Artikel WirtschaftsBlatt Jänner 2012

 

Klassisches TV ist ein Auslaufmodell

 

Das Fernsehkastl bleibt immer öfter ausgeschaltet, zeigt eine aktuelle Studie. Und wenn schon Fernsehen, dann müssen es auch Videos und News aus dem Web sein.

 

Internet am TV wird selbstverständlich

 

Das Fernsehen, wie wir es bisher kannten, ist vom Aussterben bedroht -das bezieht sich diesmal keineswegs auf den ORF und die Debatten um sinkende Quoten und steigende Einflussnahme der Parteien. Doch nicht einmal der zukünftige Bürochef eines verzweifelten Generalintendanten kann den Trend aufhalten: Der Fernseher steht immer mehr in Konkurrenz zu Handy, Smartphone und Tablet-PC. Das klassische Fernsehen hat sein Monopol für Unterhaltung und Information in bewegten Bildern verloren, konstatieren die Experten von Accenture, die sich im Rahmen einer Studie das Verhalten der Konsumenten in neun Ländern, darunter Deutschland, angesehen haben. Besonders signifikant dabei die Entwicklung in den USA: Dort schalten heute 40 Prozent der Befragten ihren Fernseher weniger oft ein als noch vor zwei Jahren; in Frankreich sind es immerhin schon 20 Prozent, deren TV-Konsum zurückgegangen ist.

 

Aufrüstung nötig

Das bedeutet aber nicht, dass das Fernsehkastl ausstirbt -doch ohne Internetanbindung und weitere technische Aufrüstung ist heute niemand mehr zu überzeugen. Das beweist erneut die CES (Consumer Electronics Show), bei der derzeit in Las Vegas die Trends der Unterhaltungselektronik vorgeführt werden. So hat beispielsweise der Chiphersteller Qualcomm einen neuen Prozessor vorgestellt, der in sogenannte Smart TV - also internet fähige Fernseher - eingebaut werden soll. Dieser Snapdragon-Chip S4 verfügt über einen Vierkernprozessor sowie ein Grafik- und ein WLAN-Modul.

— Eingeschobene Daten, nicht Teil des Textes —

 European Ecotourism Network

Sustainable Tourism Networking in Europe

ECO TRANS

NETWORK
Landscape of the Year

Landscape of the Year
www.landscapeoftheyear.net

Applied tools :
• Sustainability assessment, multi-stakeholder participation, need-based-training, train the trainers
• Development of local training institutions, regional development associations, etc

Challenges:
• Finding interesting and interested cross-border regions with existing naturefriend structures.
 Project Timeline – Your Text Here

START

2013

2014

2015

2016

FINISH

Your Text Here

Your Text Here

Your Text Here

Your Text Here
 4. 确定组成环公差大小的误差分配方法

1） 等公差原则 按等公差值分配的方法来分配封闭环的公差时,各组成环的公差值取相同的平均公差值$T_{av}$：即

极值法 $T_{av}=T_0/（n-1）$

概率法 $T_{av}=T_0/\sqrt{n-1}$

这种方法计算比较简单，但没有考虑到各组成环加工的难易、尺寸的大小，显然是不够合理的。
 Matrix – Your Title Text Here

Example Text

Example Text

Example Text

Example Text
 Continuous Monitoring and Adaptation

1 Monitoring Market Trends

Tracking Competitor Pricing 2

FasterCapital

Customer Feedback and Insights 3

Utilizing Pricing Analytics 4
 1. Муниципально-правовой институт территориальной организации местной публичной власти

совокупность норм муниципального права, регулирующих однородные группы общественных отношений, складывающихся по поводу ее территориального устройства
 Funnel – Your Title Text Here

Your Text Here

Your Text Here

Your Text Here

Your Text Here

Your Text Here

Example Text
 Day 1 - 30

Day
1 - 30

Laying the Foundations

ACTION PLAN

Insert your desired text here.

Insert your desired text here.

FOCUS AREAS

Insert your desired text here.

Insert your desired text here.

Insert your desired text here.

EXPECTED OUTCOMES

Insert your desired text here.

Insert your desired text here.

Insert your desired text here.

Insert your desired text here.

Die TV-Gerätehersteller selbst versuchen sich mit immer dünneren, immer leistungsfähigeren Modellen zu übertrumpfen; so haben etwa Sony und LG Apparate vorgestellt, auf denen die TV-Software von Google laufen wird.

 

Nichtlineares TV

Die skurrile Situation: Das klassische, lineare TV mit sturen Beginnzeiten wird uninteressanter für die Konsumenten, doch der Fernsehmarkt wächst. Die Zukunft liege im hybriden Breitbandfernsehen, meinen die Accenture-Experten - dabei wird klassisches TV mit Bewegtbild-Content aus dem Web verbunden. Ganz sicher betroffen von den weiter wachsenden Angeboten an online verfügbaren Inhalten wie Filmen sind indes die Videotheken: Ein Drittel jener Kunden, die solche Web-Angebote nutzen, leihen oder kaufen sich kaum noch Filme auf DVD.